··· EXTRAIT DU DOCUMENT

L'andante en ré mineur 2/4 pour les cordes seules est très expressif; il débute par un accord parfait descendant de ré mineur, pendant symétrique du début de l'allegro initial. Les nombreux passages syncopés sont typiques des mouvements lents de cette époque. Après un petit développement, la transposition du discours musical en ré mineur lors de la réexposition accroît encore l'émotion du morceau et tout se termine pianissimo avec des triolets de doubles croches. 

Le presto final 3/8 est remarquable par son caractère dansant conféré par un rythme aux basses composé d'une croche, de deux doubles croches et d'une croche répétés obstinément. L’utilisation d’instruments d’époque et la direction nerveuse de Giovanni Antonini confère beaucoup de charme et de punch à cette symphonie de « jeunesse » de Haydn.


Marguerite Gérard, La Lecture (1795), Collection particulière


Symphonie en sol majeur Hob I.81

La symphonie n° 81 en sol majeur fait partie d'une série de trois (comportant la n° 79 en fa majeur et la n° 80 en ré mineur) composées durant l'année 1784, peu de temps probablement après la création d'Armida, dernier opéra composé par Joseph Haydn à Eszterhaza. Haydn n'ayant plus d'opéra en chantier, peut se consacrer à la musique instrumentale et sa production symphonique augmente de façon significative avec pour l'année 1785 la composition des trois premières symphonies Parisiennes. La symphonie n° 81 est écrite pour le quintette à cordes, une flûte, deux hautbois, deux bassons et deux cors.

······
··· CONTENU DES DONNÉES

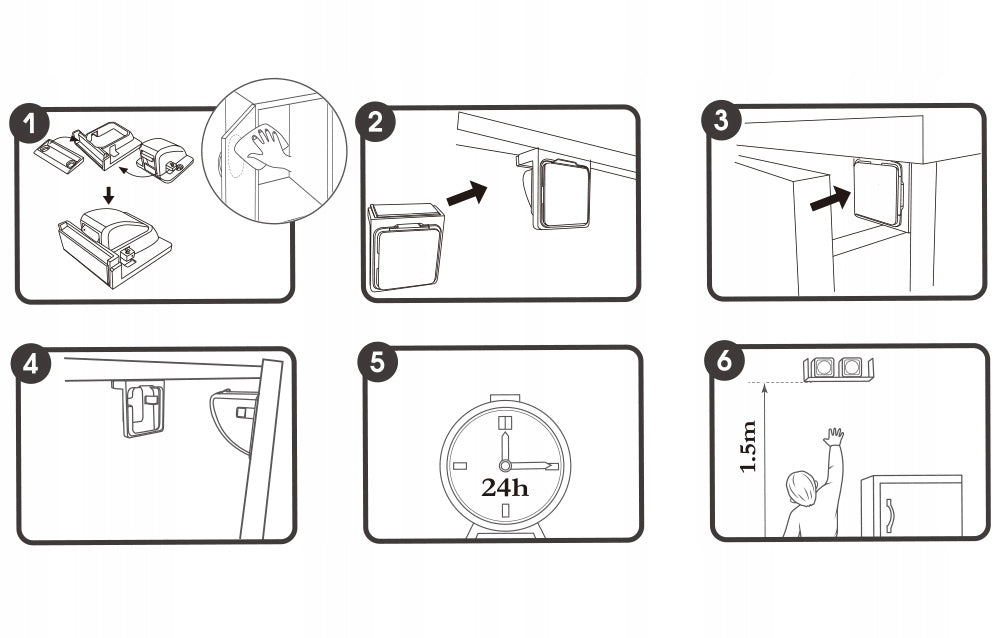 1

2

3

4

5

24h

6

1.5m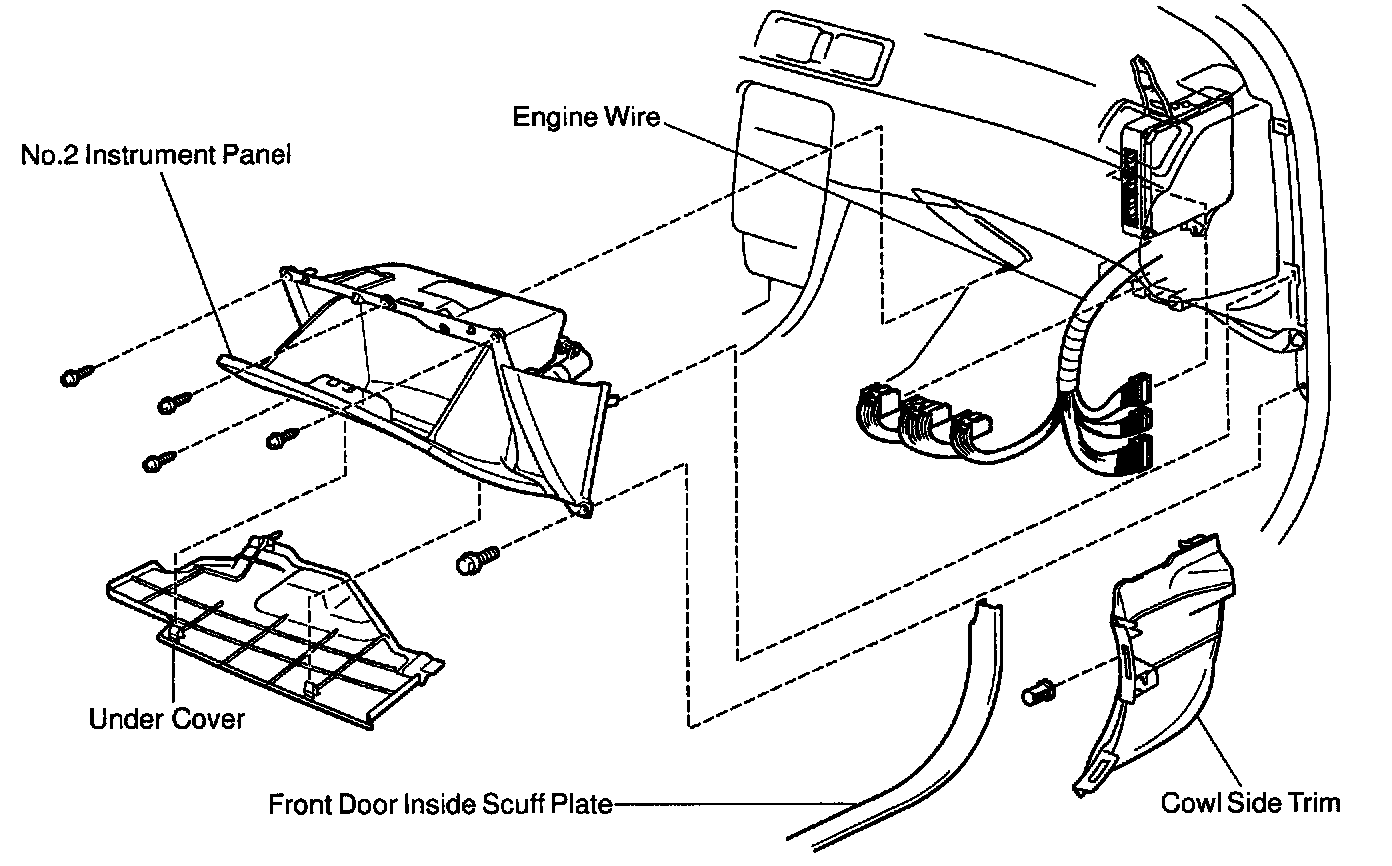 Engine Wire

No.2 Instrument Panel

Under Cover

Front Door Inside Scuff Plate

Cowl Side Trim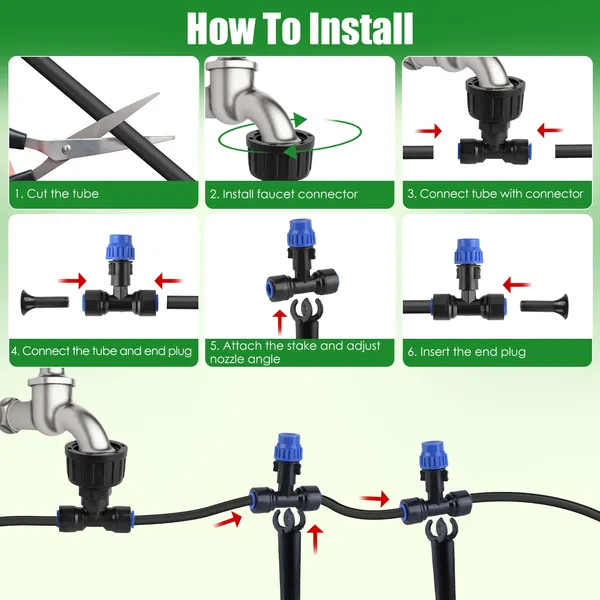 How To Install

1. Cut the tube

2. Install faucet connector

3. Connect tube with connector

4. Connect the tube and end plug

5. Attach the stake and adjust nozzle angle

6. Insert the end plug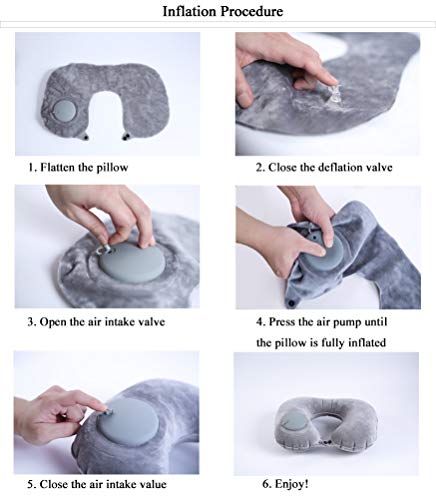 Inflation Procedure

1. Flatten the pillow

2. Close the deflation valve

3. Open the air intake valve

4. Press the air pump until the pillow is fully inflated

5. Close the air intake value

6. Enjoy!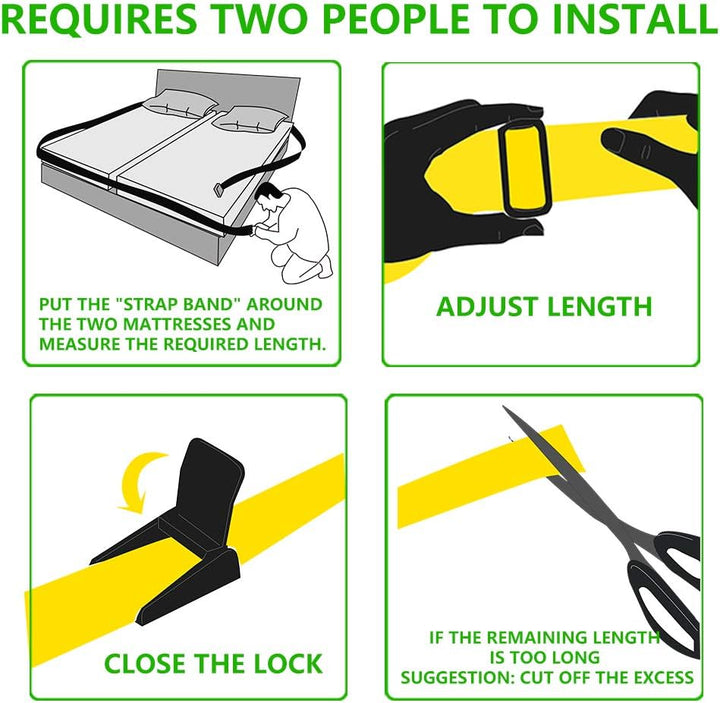 REQUIRES TWO PEOPLE TO INSTALL

PUT THE "STRAP BAND" AROUND THE TWO MATTRESSES AND MEASURE THE REQUIRED LENGTH.

ADJUST LENGTH

CLOSE THE LOCK

IF THE REMAINING LENGTH IS TOO LONG SUGGESTION: CUT OFF THE EXCESS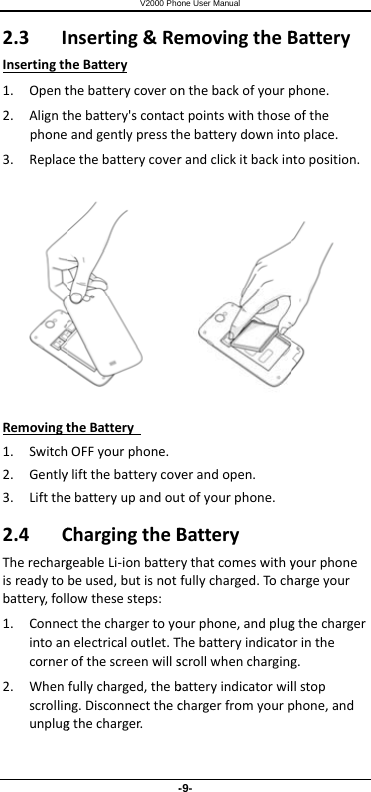 V2000 Phone User Manual

2.3 Inserting & Removing the Battery

Inserting the Battery

1. Open the battery cover on the back of your phone.
2. Align the battery's contact points with those of the phone and gently press the battery down into place.
3. Replace the battery cover and click it back into position.

Removing the Battery

1. Switch OFF your phone.
2. Gently lift the battery cover and open.
3. Lift the battery up and out of your phone.

2.4 Charging the Battery

The rechargeable Li-ion battery that comes with your phone is ready to be used, but is not fully charged. To charge your battery, follow these steps:

1. Connect the charger to your phone, and plug the charger into an electrical outlet. The battery indicator in the corner of the screen will scroll when charging.
2. When fully charged, the battery indicator will stop scrolling. Disconnect the charger from your phone, and unplug the charger.

-9-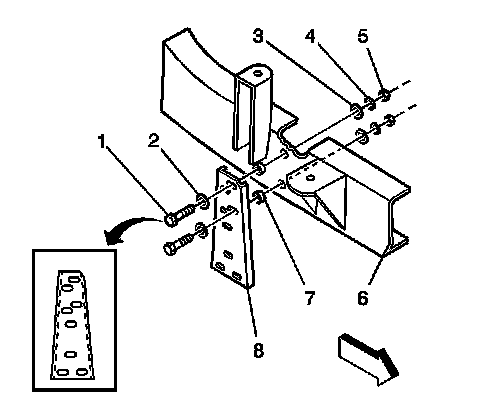 3
4
5
1
2
7
6
8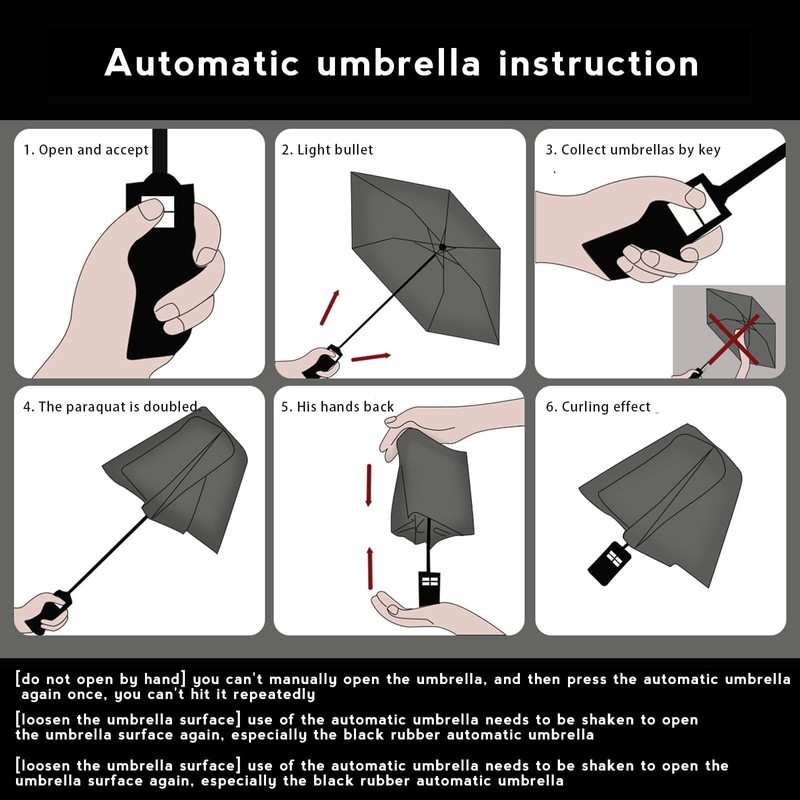 Automatic umbrella instruction

1. Open and accept

2. Light bullet

3. Collect umbrellas by key

4. The paraquat is doubled

5. His hands back

6. Curling effect

[do not open by hand] you can't manually open the umbrella, and then press the automatic umbrella again once, you can't hit it repeatedly

[loosen the umbrella surface] use of the automatic umbrella needs to be shaken to open the umbrella surface again, especially the black rubber automatic umbrella

[loosen the umbrella surface] use of the automatic umbrella needs to be shaken to open the umbrella surface again, especially the black rubber automatic umbrella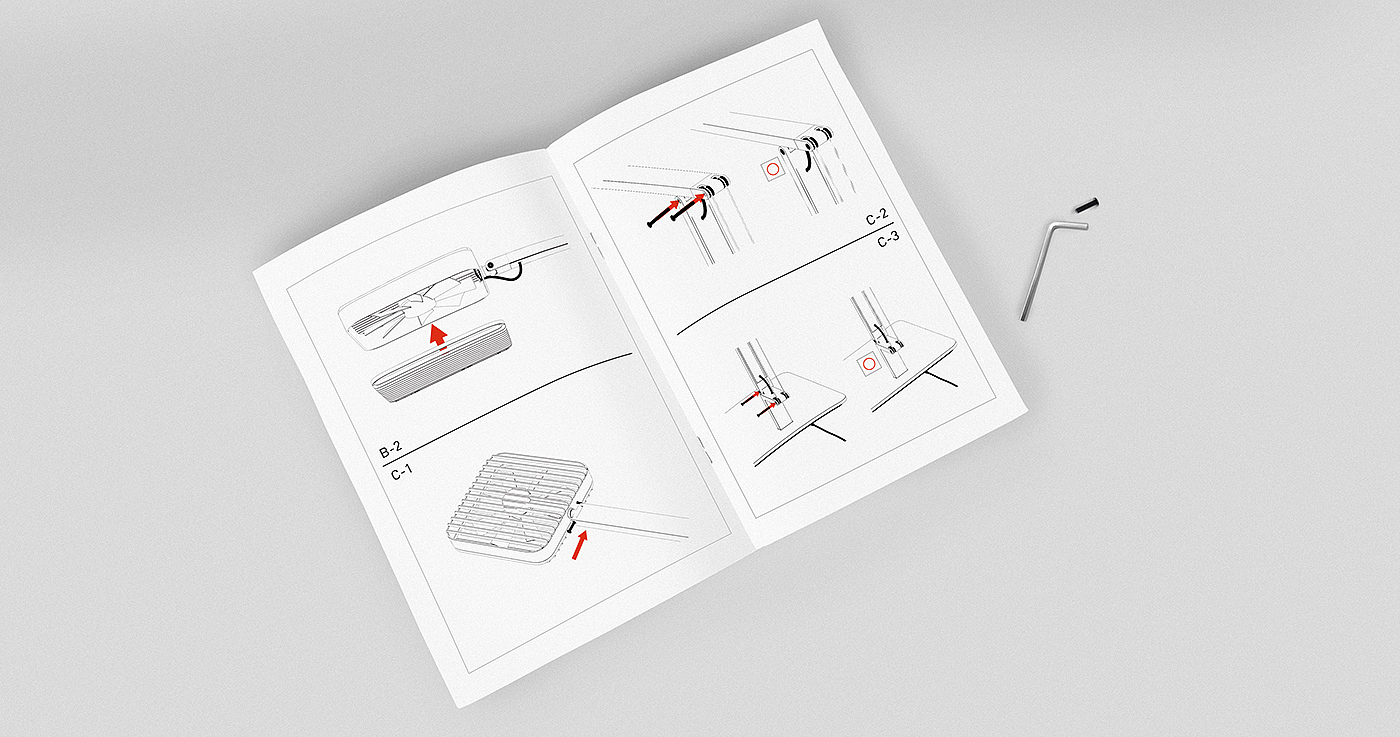 B-2
C-1

C-2
C-3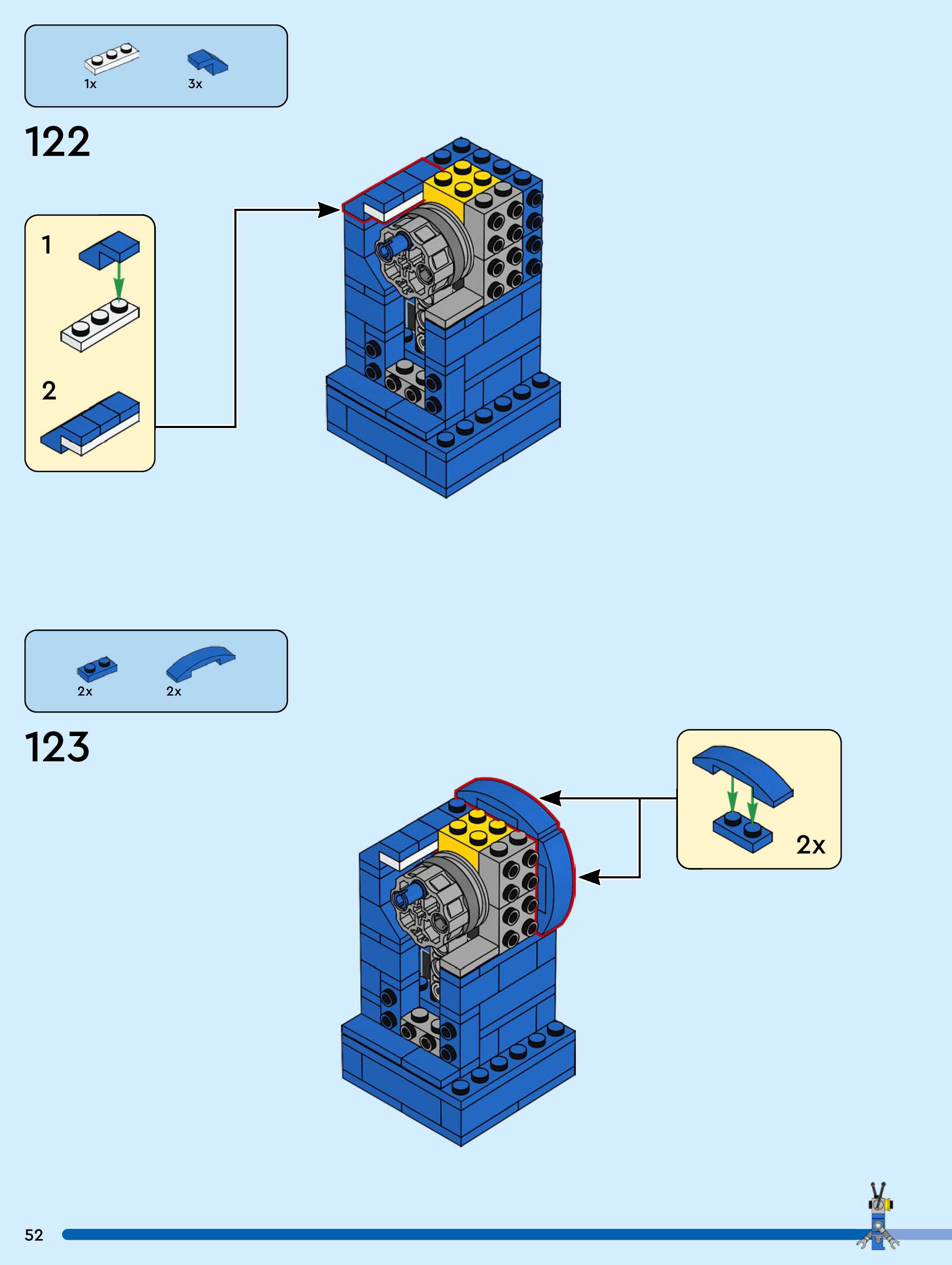 1x 3x

122

1

2

2x 2x

123

2x

52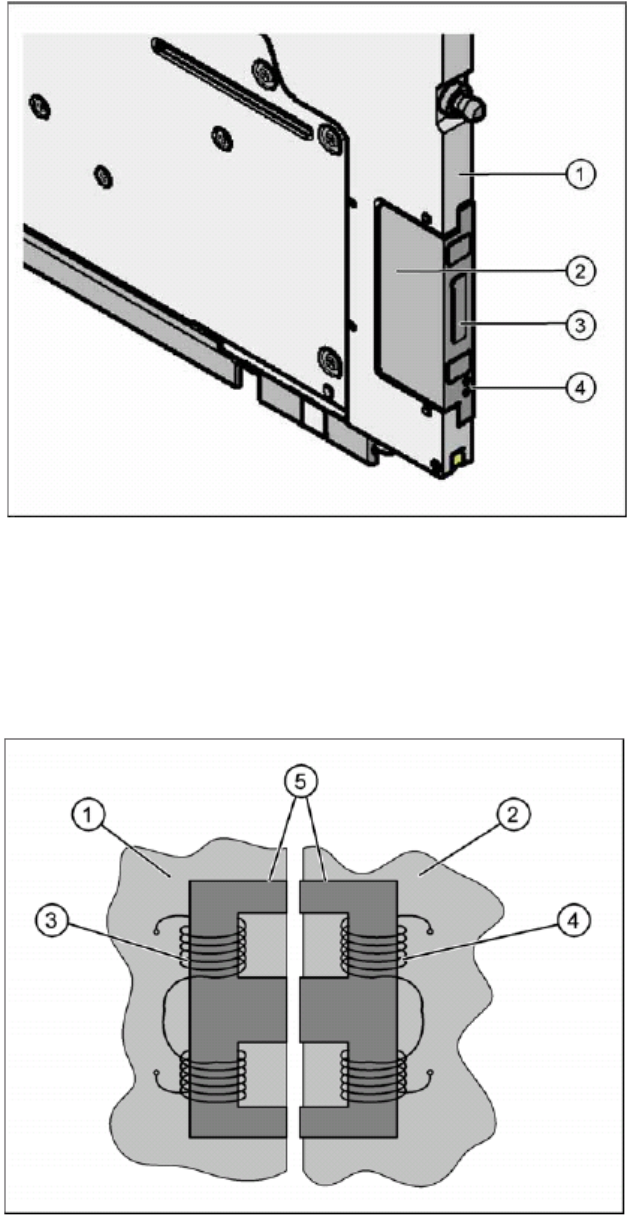 1
2
3
4

5
1
2
3
4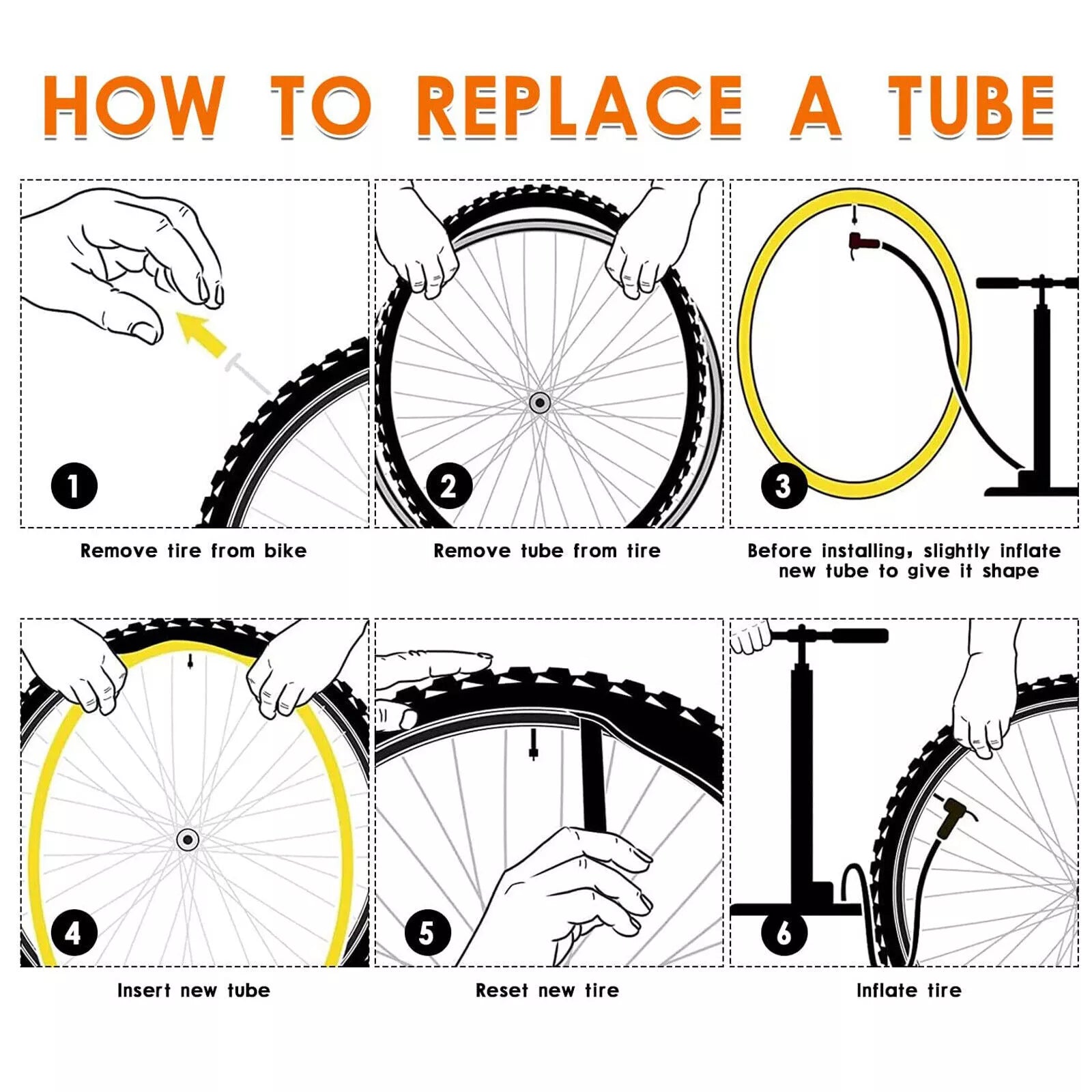 HOW TO REPLACE A TUBE

1
Remove tire from bike

2
Remove tube from tire

3
Before installing, slightly inflate new tube to give it shape

4
Insert new tube

5
Reset new tire

6
Inflate tire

······

CONSIGNES DE L'EXERCICE:
[1] Dans l'extrait sur les symphonies de Haydn, pour quels instruments la symphonie n° 81 est-elle écrite ?
[2] Reproduisez à l'identique le passage de l'extrait sur les symphonies de Haydn qui va de « Symphonie en sol » jusqu'à « et deux cors. », ces deux bornes comprises.

SOLUTIONS PAR TÂCHE:
[1] Pour le quintette à cordes, une flûte, deux hautbois, deux bassons et deux cors.

[2]
Symphonie en sol majeur Hob I.81

La symphonie n° 81 en sol majeur fait partie d'une série de trois (comportant la n° 79 en fa majeur et la n° 80 en ré mineur) composées durant l'année 1784, peu de temps probablement après la création d'Armida, dernier opéra composé par Joseph Haydn à Eszterhaza. Haydn n'ayant plus d'opéra en chantier, peut se consacrer à la musique instrumentale et sa production symphonique augmente de façon significative avec pour l'année 1785 la composition des trois premières symphonies Parisiennes. La symphonie n° 81 est écrite pour le quintette à cordes, une flûte, deux hautbois, deux bassons et deux cors.